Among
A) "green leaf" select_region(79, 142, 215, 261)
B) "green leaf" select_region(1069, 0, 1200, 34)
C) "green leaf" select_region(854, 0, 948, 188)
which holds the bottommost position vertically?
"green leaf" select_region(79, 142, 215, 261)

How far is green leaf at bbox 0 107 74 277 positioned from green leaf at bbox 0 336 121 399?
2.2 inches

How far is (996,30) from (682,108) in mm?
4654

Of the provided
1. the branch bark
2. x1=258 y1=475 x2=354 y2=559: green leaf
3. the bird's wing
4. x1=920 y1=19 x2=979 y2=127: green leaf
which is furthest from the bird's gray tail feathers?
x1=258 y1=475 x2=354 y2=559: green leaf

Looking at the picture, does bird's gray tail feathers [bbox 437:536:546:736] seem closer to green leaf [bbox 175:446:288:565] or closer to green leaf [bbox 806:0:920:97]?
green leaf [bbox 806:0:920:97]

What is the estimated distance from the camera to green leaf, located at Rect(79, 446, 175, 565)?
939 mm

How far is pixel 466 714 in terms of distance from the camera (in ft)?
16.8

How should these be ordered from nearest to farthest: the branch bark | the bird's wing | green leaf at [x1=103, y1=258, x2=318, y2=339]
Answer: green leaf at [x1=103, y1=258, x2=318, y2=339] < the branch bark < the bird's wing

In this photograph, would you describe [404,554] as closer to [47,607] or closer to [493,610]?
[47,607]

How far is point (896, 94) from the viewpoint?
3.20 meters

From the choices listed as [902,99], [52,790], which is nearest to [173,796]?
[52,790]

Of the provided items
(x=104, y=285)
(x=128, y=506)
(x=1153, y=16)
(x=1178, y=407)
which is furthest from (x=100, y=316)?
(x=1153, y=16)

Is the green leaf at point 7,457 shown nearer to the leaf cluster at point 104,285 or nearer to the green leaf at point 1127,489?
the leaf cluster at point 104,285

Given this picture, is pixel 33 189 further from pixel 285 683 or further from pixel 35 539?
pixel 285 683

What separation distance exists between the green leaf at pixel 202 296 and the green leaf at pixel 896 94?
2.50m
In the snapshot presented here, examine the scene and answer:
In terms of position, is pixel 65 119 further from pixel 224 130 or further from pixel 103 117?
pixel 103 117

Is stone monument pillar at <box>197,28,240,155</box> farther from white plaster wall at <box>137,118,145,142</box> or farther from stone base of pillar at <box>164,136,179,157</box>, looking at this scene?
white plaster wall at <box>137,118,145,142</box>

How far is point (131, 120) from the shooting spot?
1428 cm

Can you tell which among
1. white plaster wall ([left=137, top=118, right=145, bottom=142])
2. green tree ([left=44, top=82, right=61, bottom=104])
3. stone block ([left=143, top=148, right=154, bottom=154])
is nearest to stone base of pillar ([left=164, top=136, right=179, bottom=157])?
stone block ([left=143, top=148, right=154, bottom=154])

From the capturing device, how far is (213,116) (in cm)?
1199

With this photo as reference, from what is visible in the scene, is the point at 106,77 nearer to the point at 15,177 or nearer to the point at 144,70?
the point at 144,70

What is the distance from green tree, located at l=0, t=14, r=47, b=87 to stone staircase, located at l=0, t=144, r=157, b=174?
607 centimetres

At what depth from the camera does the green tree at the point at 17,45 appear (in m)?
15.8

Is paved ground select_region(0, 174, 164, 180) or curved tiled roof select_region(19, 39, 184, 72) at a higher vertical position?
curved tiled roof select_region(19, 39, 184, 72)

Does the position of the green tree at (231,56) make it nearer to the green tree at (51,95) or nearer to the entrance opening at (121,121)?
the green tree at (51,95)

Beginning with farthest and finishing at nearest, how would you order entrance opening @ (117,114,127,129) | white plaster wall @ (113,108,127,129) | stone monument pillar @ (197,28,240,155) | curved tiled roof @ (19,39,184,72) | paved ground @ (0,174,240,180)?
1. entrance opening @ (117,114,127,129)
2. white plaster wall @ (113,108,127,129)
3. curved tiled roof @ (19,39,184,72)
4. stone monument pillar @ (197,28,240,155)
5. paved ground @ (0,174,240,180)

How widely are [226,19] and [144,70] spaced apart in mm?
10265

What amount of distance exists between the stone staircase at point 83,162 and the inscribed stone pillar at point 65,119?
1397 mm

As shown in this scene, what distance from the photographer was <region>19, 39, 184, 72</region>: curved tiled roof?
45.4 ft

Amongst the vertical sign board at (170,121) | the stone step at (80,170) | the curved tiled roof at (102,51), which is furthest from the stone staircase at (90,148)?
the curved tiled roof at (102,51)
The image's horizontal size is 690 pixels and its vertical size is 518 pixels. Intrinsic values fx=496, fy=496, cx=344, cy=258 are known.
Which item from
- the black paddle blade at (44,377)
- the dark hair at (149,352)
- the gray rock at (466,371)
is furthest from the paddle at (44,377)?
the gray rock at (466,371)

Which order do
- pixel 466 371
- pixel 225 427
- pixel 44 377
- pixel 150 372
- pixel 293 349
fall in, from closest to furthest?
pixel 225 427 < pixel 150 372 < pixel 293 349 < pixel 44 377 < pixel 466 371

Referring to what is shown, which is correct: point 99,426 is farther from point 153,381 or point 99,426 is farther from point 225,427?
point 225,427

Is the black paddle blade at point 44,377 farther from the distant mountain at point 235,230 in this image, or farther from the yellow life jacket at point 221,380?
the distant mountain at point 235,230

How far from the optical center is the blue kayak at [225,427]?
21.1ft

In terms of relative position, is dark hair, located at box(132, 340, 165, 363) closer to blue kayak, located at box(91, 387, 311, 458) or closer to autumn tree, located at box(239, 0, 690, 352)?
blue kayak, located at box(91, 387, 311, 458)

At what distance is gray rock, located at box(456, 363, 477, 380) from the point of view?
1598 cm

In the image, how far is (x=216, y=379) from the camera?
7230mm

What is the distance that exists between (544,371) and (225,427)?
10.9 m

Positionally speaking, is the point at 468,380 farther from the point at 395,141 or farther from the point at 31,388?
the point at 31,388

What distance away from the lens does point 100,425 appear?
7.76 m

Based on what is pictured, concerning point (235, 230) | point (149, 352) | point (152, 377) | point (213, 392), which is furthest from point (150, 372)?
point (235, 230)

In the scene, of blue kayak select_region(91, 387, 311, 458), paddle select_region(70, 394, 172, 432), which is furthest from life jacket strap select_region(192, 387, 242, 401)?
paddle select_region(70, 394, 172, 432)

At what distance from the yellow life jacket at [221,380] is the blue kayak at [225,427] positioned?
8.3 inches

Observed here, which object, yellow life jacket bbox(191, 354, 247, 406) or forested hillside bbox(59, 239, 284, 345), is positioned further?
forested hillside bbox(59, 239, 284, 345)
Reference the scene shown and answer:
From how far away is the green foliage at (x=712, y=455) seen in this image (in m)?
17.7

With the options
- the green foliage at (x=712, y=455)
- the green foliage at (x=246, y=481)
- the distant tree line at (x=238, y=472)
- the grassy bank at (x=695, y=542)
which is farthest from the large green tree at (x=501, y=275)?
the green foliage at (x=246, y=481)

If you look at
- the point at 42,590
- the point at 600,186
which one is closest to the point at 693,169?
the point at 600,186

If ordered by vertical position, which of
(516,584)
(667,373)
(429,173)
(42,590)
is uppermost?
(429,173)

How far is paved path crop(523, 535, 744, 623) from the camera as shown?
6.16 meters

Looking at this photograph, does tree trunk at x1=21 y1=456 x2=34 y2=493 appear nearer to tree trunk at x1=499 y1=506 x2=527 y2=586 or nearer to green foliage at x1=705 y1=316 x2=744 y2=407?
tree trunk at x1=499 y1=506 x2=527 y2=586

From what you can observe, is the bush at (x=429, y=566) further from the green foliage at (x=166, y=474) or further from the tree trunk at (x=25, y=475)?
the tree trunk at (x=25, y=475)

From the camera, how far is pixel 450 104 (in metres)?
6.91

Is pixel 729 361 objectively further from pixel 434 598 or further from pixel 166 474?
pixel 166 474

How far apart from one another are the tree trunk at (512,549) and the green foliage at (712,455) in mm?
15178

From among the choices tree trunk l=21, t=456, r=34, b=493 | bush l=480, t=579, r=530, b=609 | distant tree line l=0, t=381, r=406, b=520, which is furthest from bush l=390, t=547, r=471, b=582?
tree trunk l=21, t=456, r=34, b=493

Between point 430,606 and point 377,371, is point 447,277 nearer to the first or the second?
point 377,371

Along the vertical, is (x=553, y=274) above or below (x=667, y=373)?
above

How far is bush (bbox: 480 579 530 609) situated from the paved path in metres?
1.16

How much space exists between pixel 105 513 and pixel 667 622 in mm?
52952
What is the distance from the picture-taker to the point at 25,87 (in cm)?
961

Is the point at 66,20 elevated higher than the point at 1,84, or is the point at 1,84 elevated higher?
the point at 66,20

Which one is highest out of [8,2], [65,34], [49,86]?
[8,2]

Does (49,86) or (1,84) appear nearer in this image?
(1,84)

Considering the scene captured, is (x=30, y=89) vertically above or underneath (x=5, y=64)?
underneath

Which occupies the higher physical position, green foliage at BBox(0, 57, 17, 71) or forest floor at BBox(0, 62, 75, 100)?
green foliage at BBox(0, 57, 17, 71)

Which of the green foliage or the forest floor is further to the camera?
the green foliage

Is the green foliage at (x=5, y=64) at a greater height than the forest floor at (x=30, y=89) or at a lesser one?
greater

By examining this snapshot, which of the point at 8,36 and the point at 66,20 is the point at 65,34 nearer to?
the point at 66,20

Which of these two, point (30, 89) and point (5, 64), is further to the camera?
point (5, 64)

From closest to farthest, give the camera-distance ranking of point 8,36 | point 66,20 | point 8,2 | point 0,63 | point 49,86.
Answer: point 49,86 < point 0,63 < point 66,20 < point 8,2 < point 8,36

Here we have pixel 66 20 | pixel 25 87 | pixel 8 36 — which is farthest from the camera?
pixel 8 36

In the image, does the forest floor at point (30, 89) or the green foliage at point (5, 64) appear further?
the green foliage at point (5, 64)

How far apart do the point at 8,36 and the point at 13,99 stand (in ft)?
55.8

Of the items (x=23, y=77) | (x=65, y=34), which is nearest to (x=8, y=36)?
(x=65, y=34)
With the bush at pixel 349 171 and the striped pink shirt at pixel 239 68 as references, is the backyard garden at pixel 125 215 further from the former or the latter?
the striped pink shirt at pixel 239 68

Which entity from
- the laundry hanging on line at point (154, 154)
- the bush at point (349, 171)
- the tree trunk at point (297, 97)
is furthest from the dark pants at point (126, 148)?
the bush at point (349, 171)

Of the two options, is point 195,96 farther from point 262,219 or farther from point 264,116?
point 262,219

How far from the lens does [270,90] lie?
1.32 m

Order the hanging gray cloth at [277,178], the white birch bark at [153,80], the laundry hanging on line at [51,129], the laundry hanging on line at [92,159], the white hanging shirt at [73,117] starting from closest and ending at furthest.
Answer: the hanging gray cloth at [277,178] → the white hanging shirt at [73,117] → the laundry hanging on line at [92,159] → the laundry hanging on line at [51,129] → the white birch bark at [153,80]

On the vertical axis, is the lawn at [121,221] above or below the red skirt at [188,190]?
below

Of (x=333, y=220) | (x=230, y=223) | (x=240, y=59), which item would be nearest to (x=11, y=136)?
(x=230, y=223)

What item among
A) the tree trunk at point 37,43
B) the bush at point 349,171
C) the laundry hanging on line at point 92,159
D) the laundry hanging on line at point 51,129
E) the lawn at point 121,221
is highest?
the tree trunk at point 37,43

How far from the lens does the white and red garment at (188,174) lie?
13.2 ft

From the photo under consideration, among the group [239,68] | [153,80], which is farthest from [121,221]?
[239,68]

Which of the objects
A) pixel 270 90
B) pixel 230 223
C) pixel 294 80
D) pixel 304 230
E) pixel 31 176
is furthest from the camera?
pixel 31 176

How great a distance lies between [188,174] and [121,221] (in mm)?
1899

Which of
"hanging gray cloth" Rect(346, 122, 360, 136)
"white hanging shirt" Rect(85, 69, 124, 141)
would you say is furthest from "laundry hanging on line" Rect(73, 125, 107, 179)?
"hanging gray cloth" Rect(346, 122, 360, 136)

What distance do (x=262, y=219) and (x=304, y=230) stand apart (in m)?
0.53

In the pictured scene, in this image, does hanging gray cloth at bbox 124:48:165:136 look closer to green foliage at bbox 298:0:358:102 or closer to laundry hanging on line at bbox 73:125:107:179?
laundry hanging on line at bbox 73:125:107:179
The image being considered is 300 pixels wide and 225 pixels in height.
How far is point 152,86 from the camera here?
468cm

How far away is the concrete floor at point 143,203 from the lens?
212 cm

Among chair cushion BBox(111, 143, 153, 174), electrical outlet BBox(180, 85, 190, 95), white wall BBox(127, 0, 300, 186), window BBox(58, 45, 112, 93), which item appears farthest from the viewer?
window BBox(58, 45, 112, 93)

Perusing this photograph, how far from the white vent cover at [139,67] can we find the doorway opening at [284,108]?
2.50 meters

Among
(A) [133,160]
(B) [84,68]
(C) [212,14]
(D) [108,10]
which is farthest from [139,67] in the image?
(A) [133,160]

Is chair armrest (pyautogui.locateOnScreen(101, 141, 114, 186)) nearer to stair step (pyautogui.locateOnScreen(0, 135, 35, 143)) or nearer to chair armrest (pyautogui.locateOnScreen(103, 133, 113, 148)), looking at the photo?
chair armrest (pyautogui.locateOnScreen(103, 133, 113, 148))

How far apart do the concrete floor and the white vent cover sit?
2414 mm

***

WHAT IS NEEDED:
All lines from the one containing "How far away is the concrete" through the end of the records, both ends included, are to be quoted exactly; please add nothing else.

REPLY:
How far away is the concrete floor at point 143,203 from the lens?
212 cm

Among chair cushion BBox(111, 143, 153, 174), electrical outlet BBox(180, 85, 190, 95), white wall BBox(127, 0, 300, 186), window BBox(58, 45, 112, 93), which item appears farthest from the viewer?
window BBox(58, 45, 112, 93)

Perusing this photograph, how far from the white vent cover at [139,67] can we find the doorway opening at [284,108]?
2.50 meters

Among
(A) [133,160]
(B) [84,68]
(C) [212,14]
(D) [108,10]
which is farthest from [139,67] in the image?
(A) [133,160]

Is chair armrest (pyautogui.locateOnScreen(101, 141, 114, 186)) nearer to stair step (pyautogui.locateOnScreen(0, 135, 35, 143)) or nearer to chair armrest (pyautogui.locateOnScreen(103, 133, 113, 148)), looking at the photo?
chair armrest (pyautogui.locateOnScreen(103, 133, 113, 148))

How far apart do the concrete floor and the white vent cover sit?
2414 mm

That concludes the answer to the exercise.